**What the exercise asks**
Reproduce every line of the listing below, requests included, but multiply the point coordinates in each answer by 0.45 and round them to whole numbers, with halves rounding up.

■ ■ ■ ■ ■ ■ ■

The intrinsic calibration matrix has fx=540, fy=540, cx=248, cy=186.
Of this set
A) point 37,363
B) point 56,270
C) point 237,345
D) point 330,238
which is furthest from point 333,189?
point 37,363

■ ■ ■ ■ ■ ■ ■

**Written solution**
The intrinsic calibration matrix has fx=540, fy=540, cx=248, cy=186.
Of this set
A) point 37,363
B) point 56,270
C) point 237,345
D) point 330,238
which is furthest from point 333,189?
point 17,163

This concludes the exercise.